Defense News
29 June 2015
The U.S. decision to move 250 tanks, armored personnel carriers and howitzers to the Baltics, Bulgaria, Germany, Poland and Romania is a welcome signal for NATO allies worried about Russia.
While new and existing gear is being moved forward, U.S. troops stationed in Europe will hardly increase. Rather, U.S. soldiers will be rotated through the region for training.
The message would have been more powerful had Washington also said it would stop withdrawing forces from Europe and start meaningfully increasing them. More equipment is reassuring, but more forces indicates a stronger commitment to allies on the borders of a bellicose Russia.
The reality is, stability worldwide often depends on the presence of U.S. forces.

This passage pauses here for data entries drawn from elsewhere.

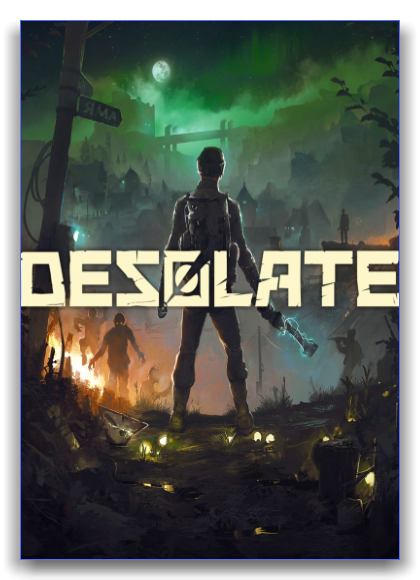 Desolate [v 1.3] (2018) PC | RePack от xatab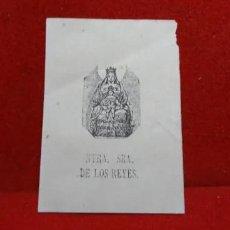 Arte: ANTIGUO GRABADO NUESTRA SEÑORA DE LOS REYES. Lote 270572868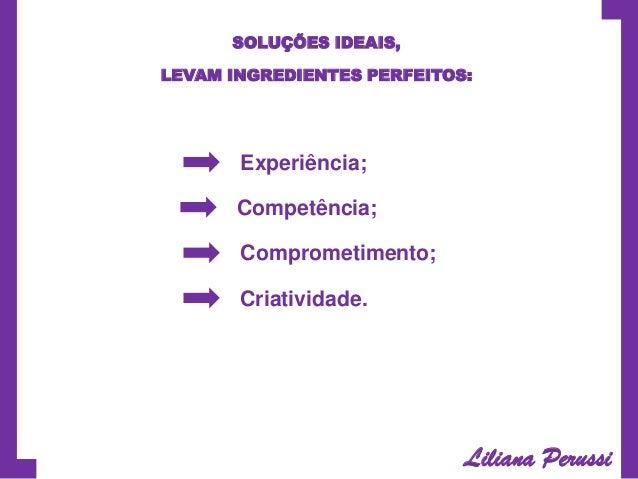 SOLUÇÕES IDEAIS, LEVAM INGREDIENTES PERFEITOS:  Experiência; Competência; Comprometimento; Criatividade.  Liliana Perussi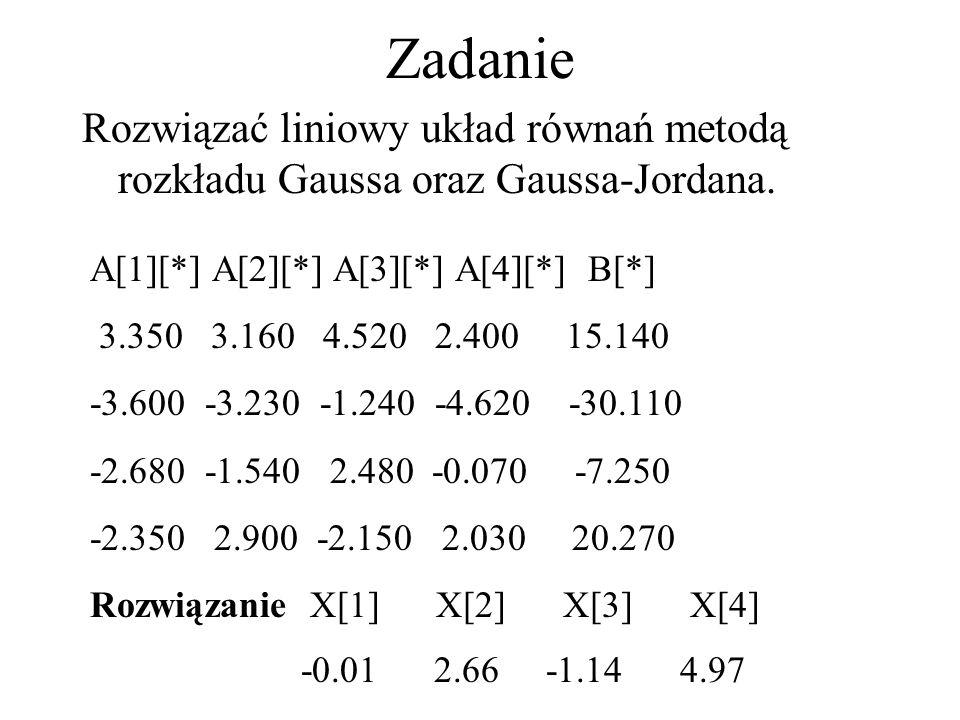Zadanie Rozwiązać liniowy układ równań metodą rozkładu Gaussa oraz Gaussa-Jordana. A[1][*] A[2][*] A[3][*] A[4][*] B[*] 3.350 3.160 4.520 2.400 15.140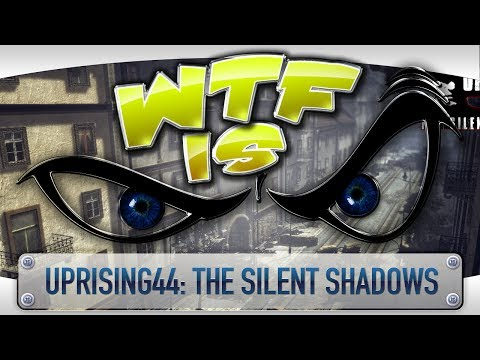 uprising44 the silent shadows pc review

South Korea and Japan just celebrated 50 years of peaceful post-World War II-relations that fostered unprecedented economic growth made possible by U.S. forces in both countries.
On the other side of the world, U.S. forces and diplomats were equally key in forging a prosperous Europe. While NATO's heightened activity in the wake of Russia's Ukraine campaign has been criticized by some as ineffective, even Russian President Vladimir Putin has said he'd be crazy to attack a NATO country and trigger wider war.
Still, Moscow continues to raise tensions, threatening NATO and European nations with nuclear weapons and violating the Ukraine cease-fire even as a new truce is negotiated. NATO's long-term Russia strategy must include more training and equipment, but also more troops. More shoes in offices are welcome, but in this case, there's also a need for more boots on the ground.
And as long as Russia resorts to nuclear intimidation, America and its allies must invest in deterrent capabilities. When Washington confirmed that it would – as it had hinted for months – return a token force of heavy weapons to Europe, Russia countered it would add another 40 nuclear ballistic missiles to its arsenal this year.
As Deputy U.S. Defense Secretary Bob Work recently noted, Russia's willingness to flaunt its nuclear capabilities is a scare tactic to intimidate the United States and its allies. While Russia's aggression is improving NATO solidarity, it also makes it clear the United States must take a far more strategic view of its nuclear modernization needs, given that each leg of America's nuclear triad requires either replacing or upgrade. According to Work, that will cost DoD "an average of $18 billion a year from 2021 to 2035 in FY16 dollars," or about 7 percent of the projected DoD spending in the 2020s when these programs peak.
During that period, the Navy must replace its Ohio-class ballistic missile submarines, and the Air Force will acquire its Long-Range Strike Bomber while upgrading its Minuteman intercontinental ballistic missiles. That doesn't include the staggering costs of revitalizing the nation's nuclear weapons infrastructure that is quite literally crumbling after decades of underinvestment.
DoD's problem is that without relief from budget caps, it will have to cover the cost of these massively expensive programs within a fixed budget. That means the Air Force and Navy will have to gut other ship, aircraft and weapons programs that can manage escalation and deter conventional aggression.
For decades, nuclear systems have underpinned U.S. deterrent capabilities. They will be increasingly important in a world where competing powers are revitalizing their nuclear and conventional capabilities. The key to deterrence is convincing adversaries that America's nuclear arsenal is modern, capable, reliable and formidable enough to avoid a potentially devastating miscalculation. The right message is to properly resource these key programs as a strategic investment in the nation's security.